The python utility metadata_writer can be used to create the metadata file. To do so, update the basic_info inside metadata_writer.py with the required information, and follow the instructions at the top of that file to generate a metadata.csv file. This requires basic knowledge of python and running python scripts.

File Cleanup/Normalization Utility

Once a set of files is prepared in a directory along with its corresponding metadata.csv file, another script, normalize_instruments.py, should be run to convert the MusicXML files into a standard format used by the MCMA corpus.
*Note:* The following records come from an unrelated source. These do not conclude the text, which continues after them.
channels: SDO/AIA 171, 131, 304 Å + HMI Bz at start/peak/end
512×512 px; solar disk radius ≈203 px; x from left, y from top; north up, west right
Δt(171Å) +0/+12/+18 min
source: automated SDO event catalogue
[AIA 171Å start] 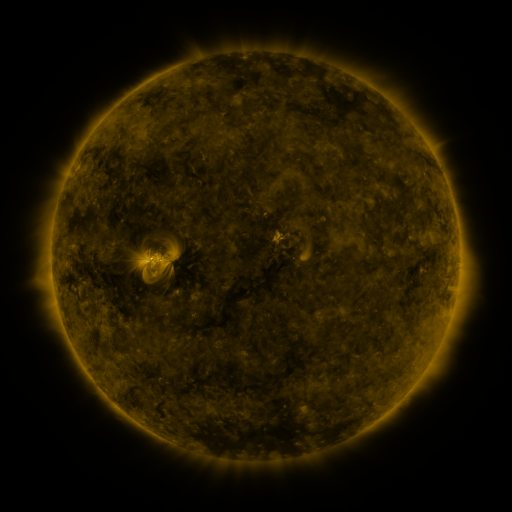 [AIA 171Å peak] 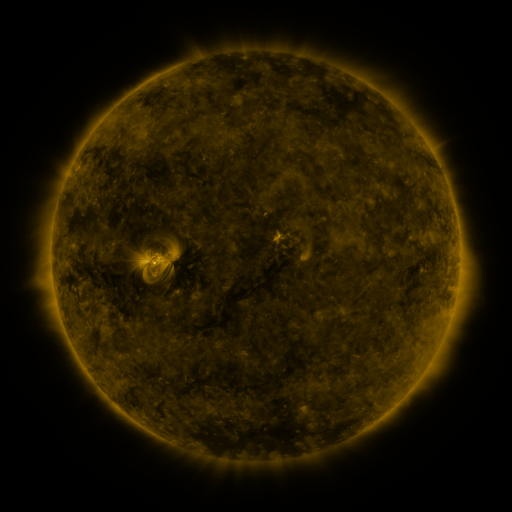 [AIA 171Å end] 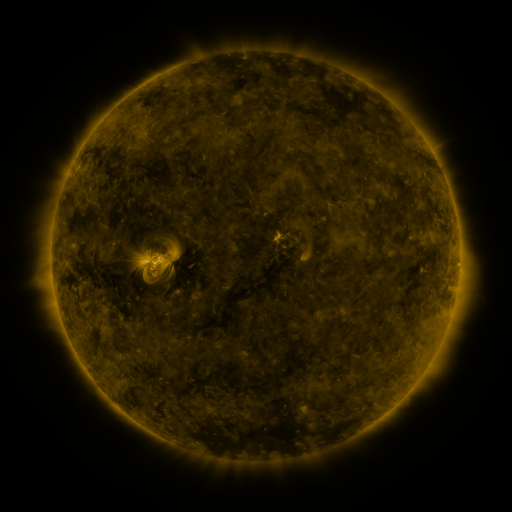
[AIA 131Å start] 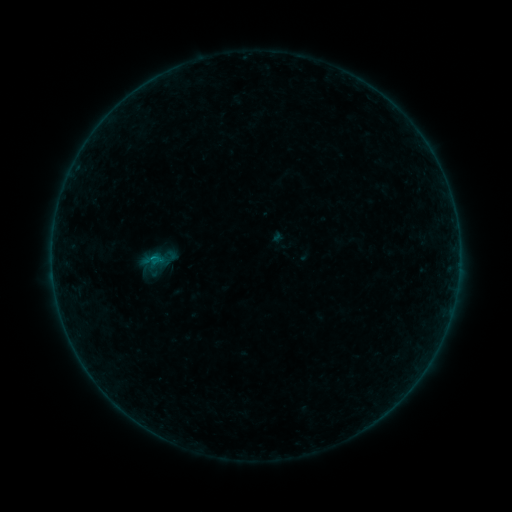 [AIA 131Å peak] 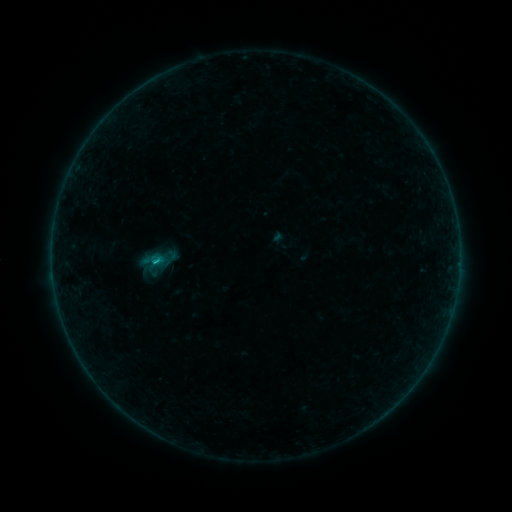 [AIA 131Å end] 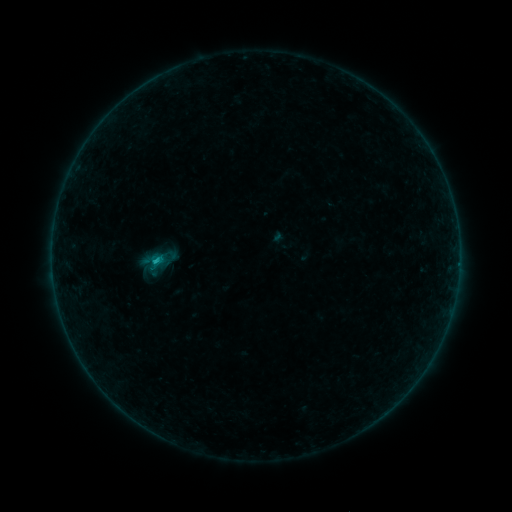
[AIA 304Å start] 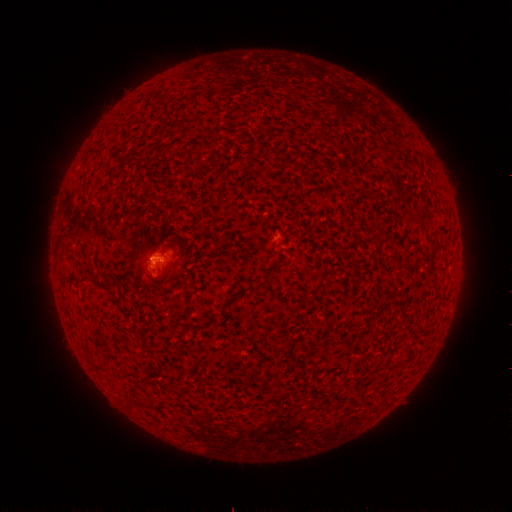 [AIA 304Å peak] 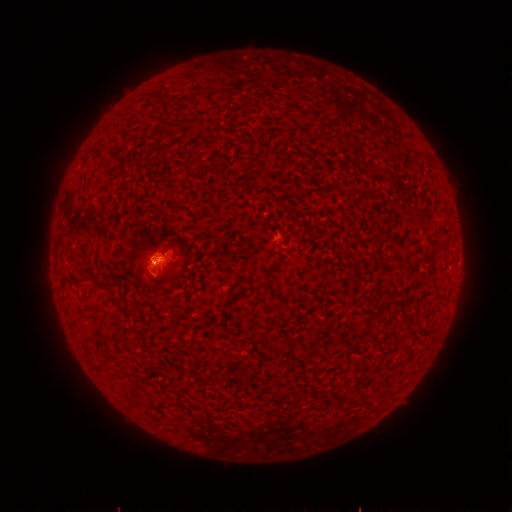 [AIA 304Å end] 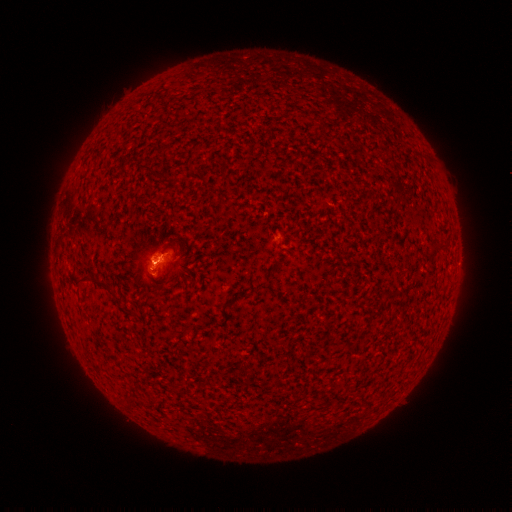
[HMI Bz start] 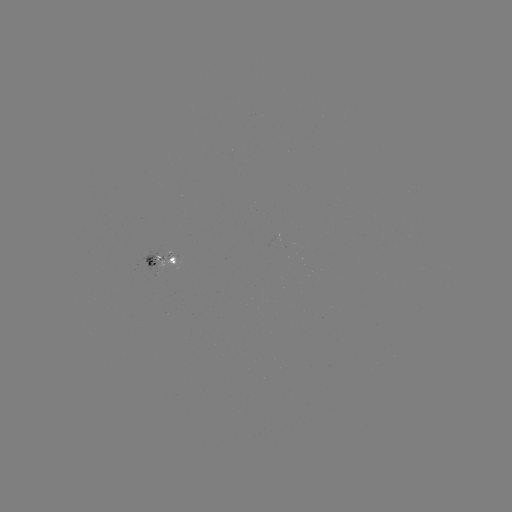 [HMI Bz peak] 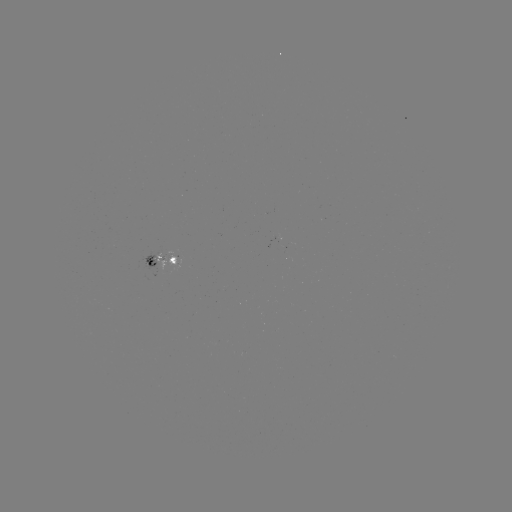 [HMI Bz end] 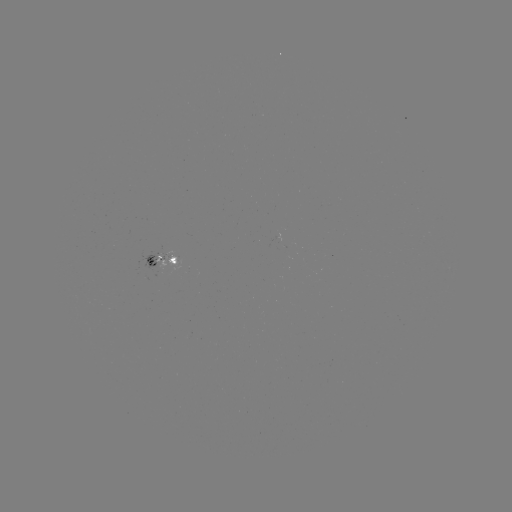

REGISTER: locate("B4.8 flare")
This updates the MIDI sounds used in the files, adjusts volume and panning, and cleans up the title/subtitle/composer/etc displayed on the first page of each piece.

To run this utility:

  • Open a terminal window.
  • Change to the mcma/utilities directory; e.g., cd mcma/utilities
  • python3 normalize_instruments.py

Note that python version 3.6 or higher is required.

After running, the resulting new versions of the files are written to subdirectories titled normalized. It is recommended to verify the output of the utility and then to submit these cleaned up versions to MCMA via a merge request.

N.B. This utility depends on accurate metadata in the metadata.csv file. In particular, for each part in each track, the names of the instruments must be listed:

  • If all instruments are the same for a piece, just write the instrument name in the Instrument column in the metadata; e.g., Harpsichord
  • If each track has different instruments, list the instruments, separated by ; marks. E.g., Violin;Gamba;Harpsichord

If an instrument is not known by the script, it will be replaced by the instrument with the closest name. If this results in the wrong instrument chosen, the file utilities/midi_instruments.csv can be updated to add the new instrument name to an existing general MIDI sound. For instance, Gamba has been added to the MIDI cello sound in this file so that the sound is approximated in MIDI playback.